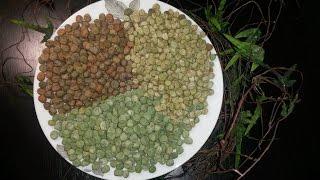 Простой рецепт консервированного зеленого горошка...горох, сорта, семена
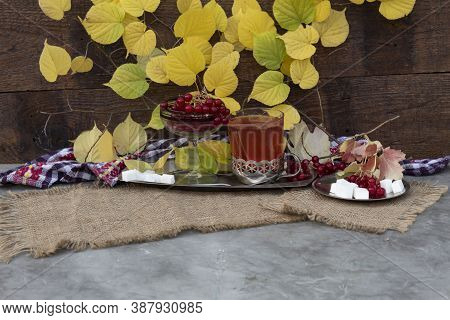 Against The Background Of A Linden Branch With Autumn Leaves, There Is A Glass Of Tea With Viburnum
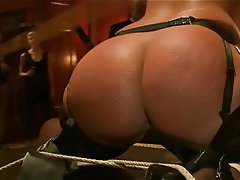 BBW BDSM Big Boobs Blonde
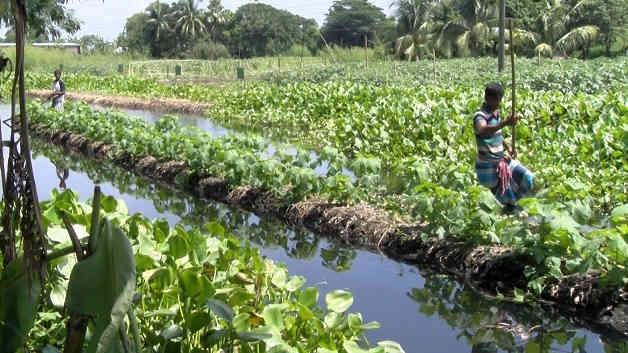 floating gardens of Bangladesh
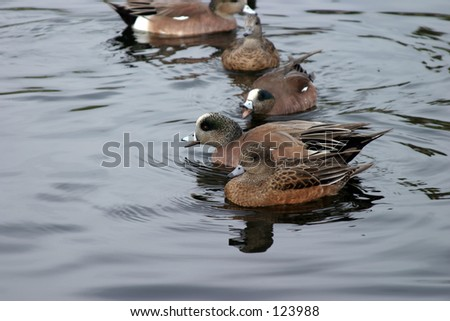 various ducks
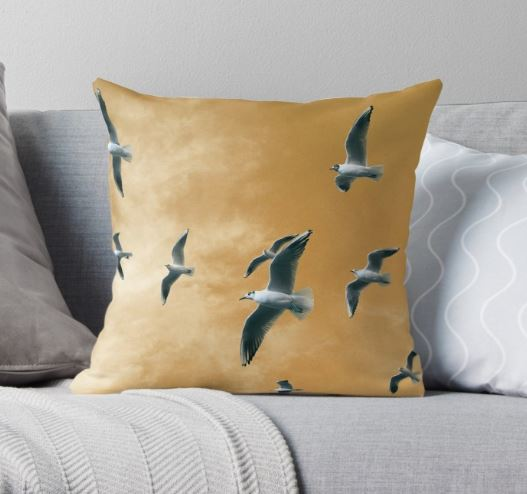 seagulls-throwpillow-£15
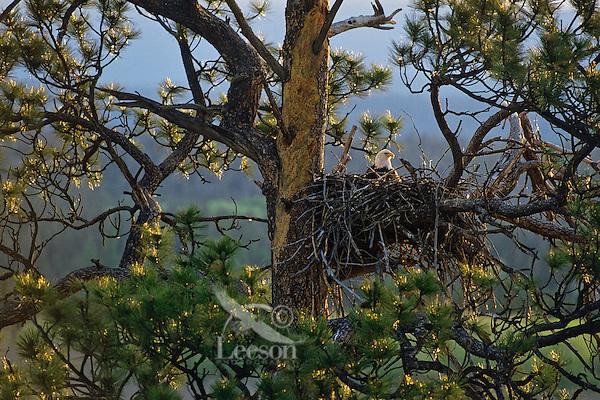 Bald Eagle sitting on eggs in nest in ponderosa pine tree.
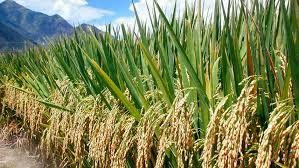 イオンが農地中間管理機構を活用した大規模コメ生産へ
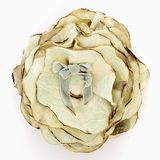 Silk brooch Stock Photos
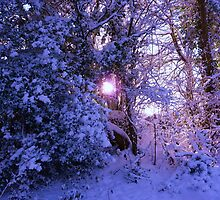 Winter wonderland by Meladana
....
WORK REQUIRED =
Leaving the images out, return every record exactly.

FINISHED TASK =
 Простой рецепт консервированного зеленого горошка...горох, сорта, семена
 Against The Background Of A Linden Branch With Autumn Leaves, There Is A Glass Of Tea With Viburnum
 BBW BDSM Big Boobs Blonde
 floating gardens of Bangladesh
 various ducks
 seagulls-throwpillow-£15
 Bald Eagle sitting on eggs in nest in ponderosa pine tree.
 イオンが農地中間管理機構を活用した大規模コメ生産へ
 Silk brooch Stock Photos
 Winter wonderland by Meladana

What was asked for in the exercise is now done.